March is Endometriosis Awareness Month.
Endometriosis affects one in ten women globally in their lifetimes, regardless of their social position or ethnicity. This condition causes uterine tissue to grow outside of the uterus. The tissue primarily develops on the ovaries, fallopian tubes, and pelvis. The trapped tissue causes painful symptoms such as pelvic pain, heavy bleeding, and infertility.
What Causes Endometriosis?
Much like fibroids, the definitive cause of endometriosis is unknown. However, the origin of endometriosis is believed to have multiple factors that contribute to its development. The current hypotheses are:
- Menstrual blood rich with endometrial cells surges back toward the fallopian tubes and into the pelvis depositing these cells outside of the uterus. The cells then implant and grow. This is called retrograde menstruation.
- Cells morph into endometrial-like cells outside of the uterus, called cellular metaplasia.
- Stem cells spread endometrial cells through the body through the blood and lymphatic system.
Several other factors are thought to promote the development and growth of endometriosis lesions. Endometriosis may be tied to genetic disposition, immune system dysfunction, or environmental contaminates. Overproduction of estrogen may also be a factor in the development of this condition. Estrogen can trigger the inflammation, growth, and pain associated with endometriosis. However, endometriosis can exist minus excessive estrogen.
Symptoms of Endometriosis
Endometriosis can cause painful urination or bowel movements, chronic fatigue, bleeding, or pain between periods.
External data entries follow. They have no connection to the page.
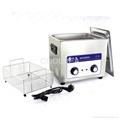 Jie Jie JP-040 mobile phone board ultrasonic cleaning machine 1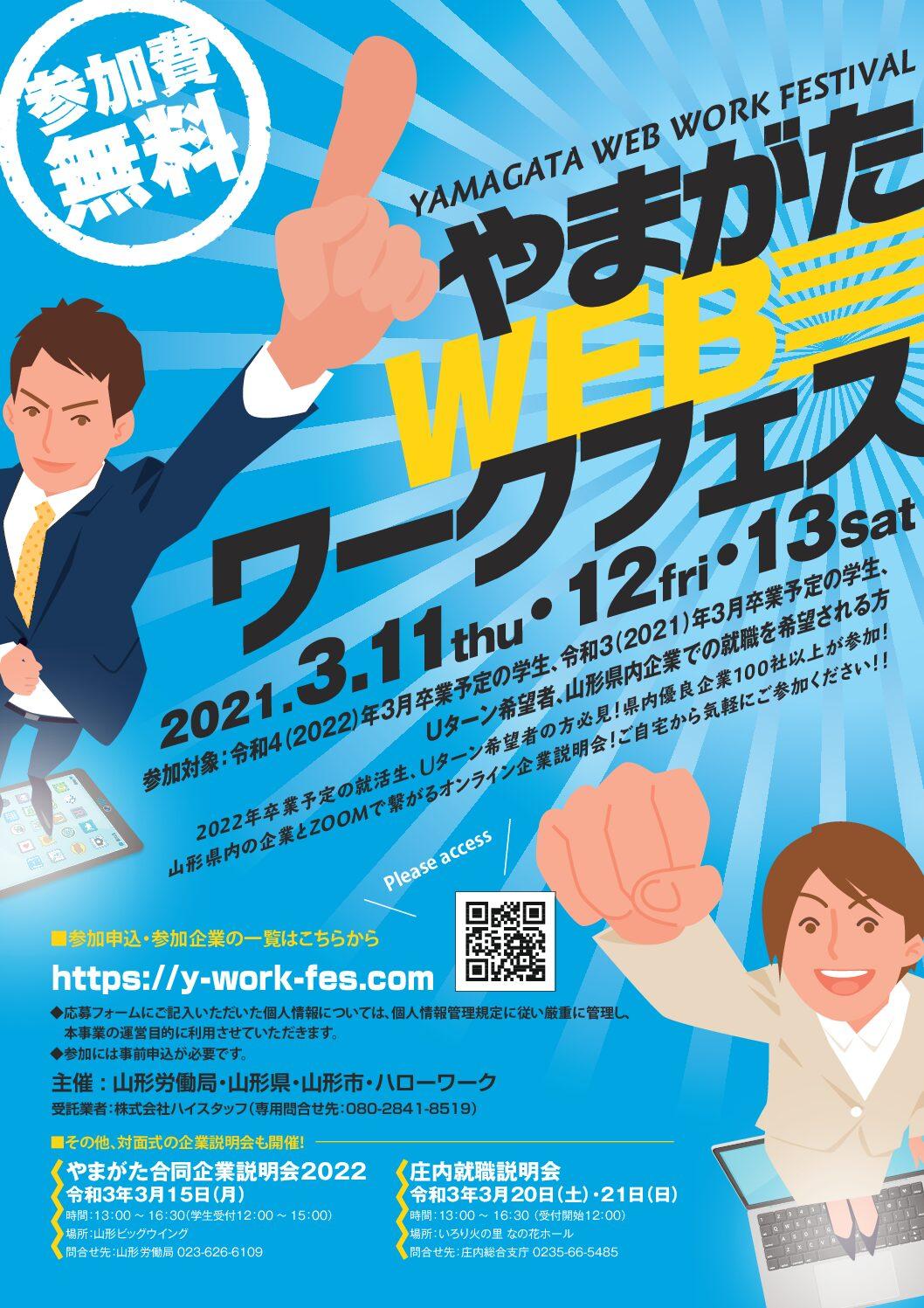 (3月11~13日)「やまがたWEBワークフェス」タイムスケジュール発表!!
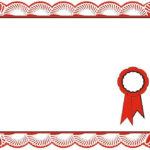 Certificate Border Template Free Printable Borders Award And inside New Award Certificate Border Template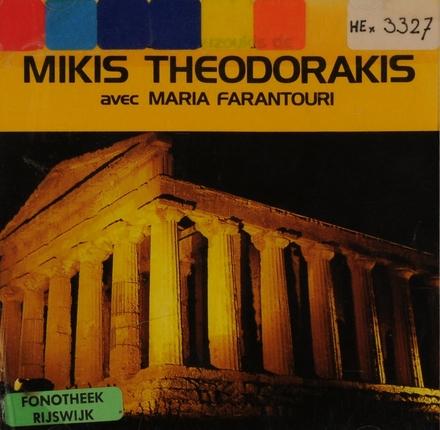 Mikis Theodorakis & Maria Farantouri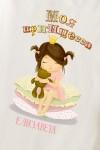 Боди для малыша с вашим текстом Принцесса на горошине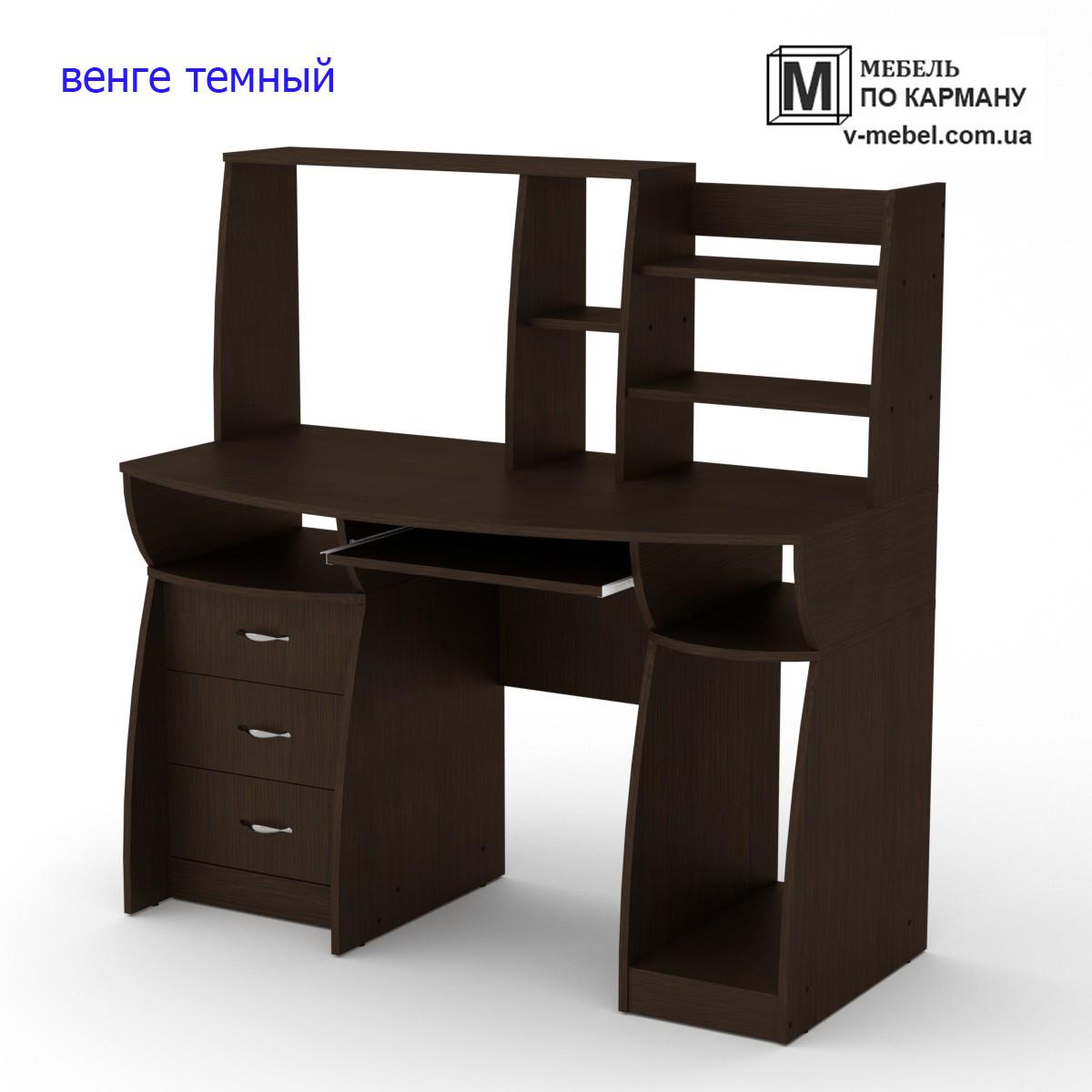 Стіл комп'ютерний з надбудовою Комфорт-3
These symptoms overlap with other conditions, which can be confused with other uterine disorders. A routine pelvic exam or imaging tests are necessary to verify a diagnosis.
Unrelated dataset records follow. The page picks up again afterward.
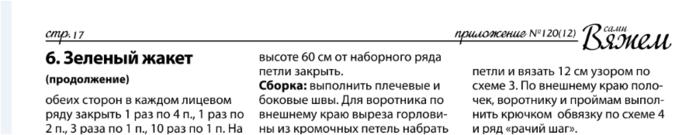 Fiksavimas.PNG1 (700x135, 68Kb)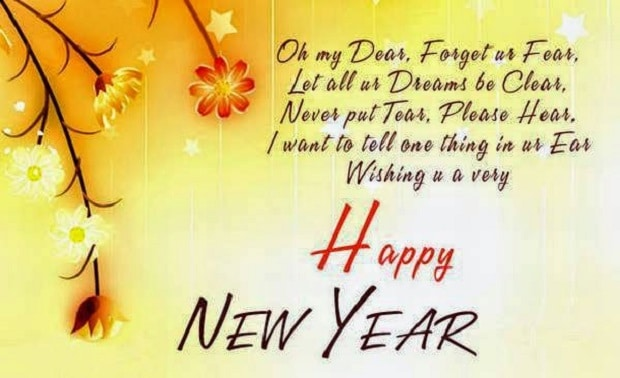 Happy new year 2016 Wishes for Brother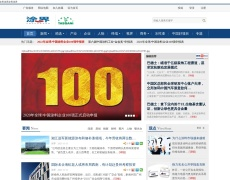 中国涂料工业第一家财经类门户网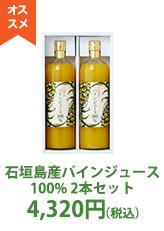 石垣島産パインジュース100% 2本セット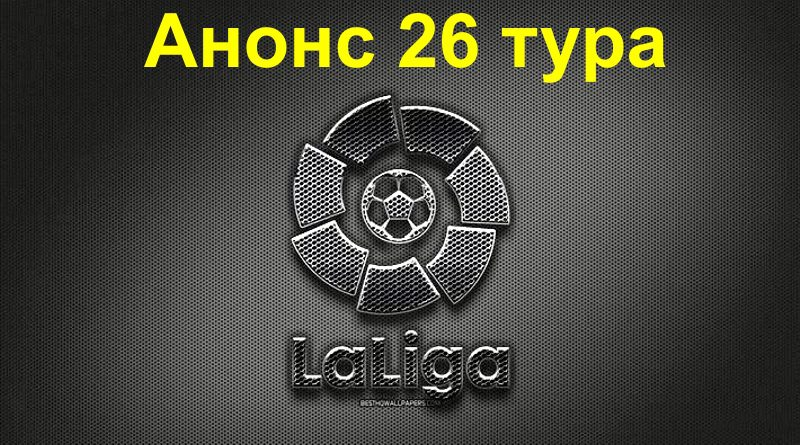 Ла Лига 26 тур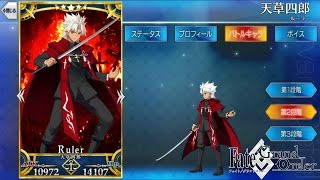 Fate/Grand Order(fatego) TYPE-MOONが贈る、新たな「Fate」RPG。 for...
Another prevalent symptom of endometriosis is infertility. Endometriosis can affect your fertility in several ways.
- Adhesions in the uterus prevent embryo implantation
- Altered function of hormones and cells
- Blockage in the fallopian tube
- Ovaries that stick to the pelvic lining or each other, restricting their movement
- Scarring in the fallopian tubes, ovaries, or pelvis
Since endometriosis shares similar symptoms with uterine fibroids, it can be misdiagnosed. Many people with endometriosis or fibroids think their symptoms are just a part of normal menstruation and PMS. Unfortunately, this idea may cause women to wait years before seeking treatment. A recent study conducted by the Endometriosis Foundation of America stated that the average wait time for diagnosis was between eight to ten years.
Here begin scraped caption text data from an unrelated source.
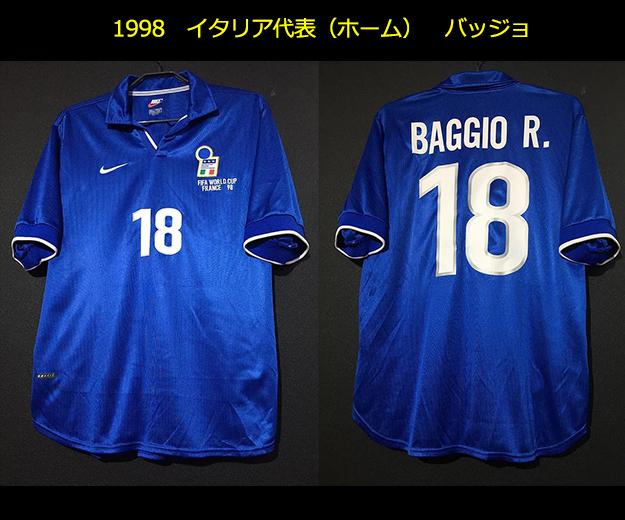 1998ワールドカップのバッジョのユニフォーム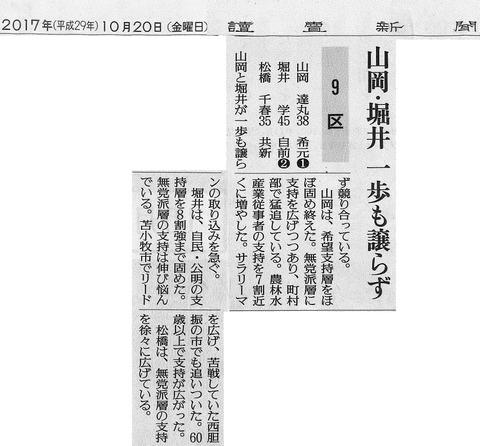171020読売新聞終盤情勢02(縮小版)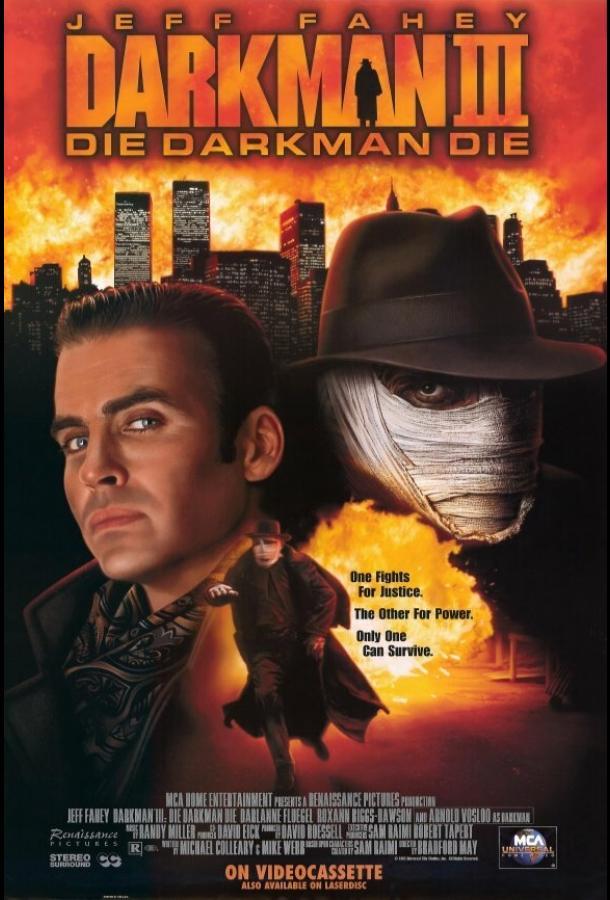Человек тьмы III / Darkman III: Die Darkman Die (1995)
Take our symptom quiz to determine if it may be endometriosis or fibroids.
Treatments for Endometriosis
Living with endometriosis can be a daily battle, affecting a woman’s social, personal, and future life. When the symptoms become unmanageable hormonal therapies are prescribed, such as birth control, Gn-RH hormones, progestin therapy, or aromatase inhibitors. These therapies are not a cure. They are only effective as long as the patient is on the treatment. Surgery to remove the endometrial tissue may also be recommended by your physician.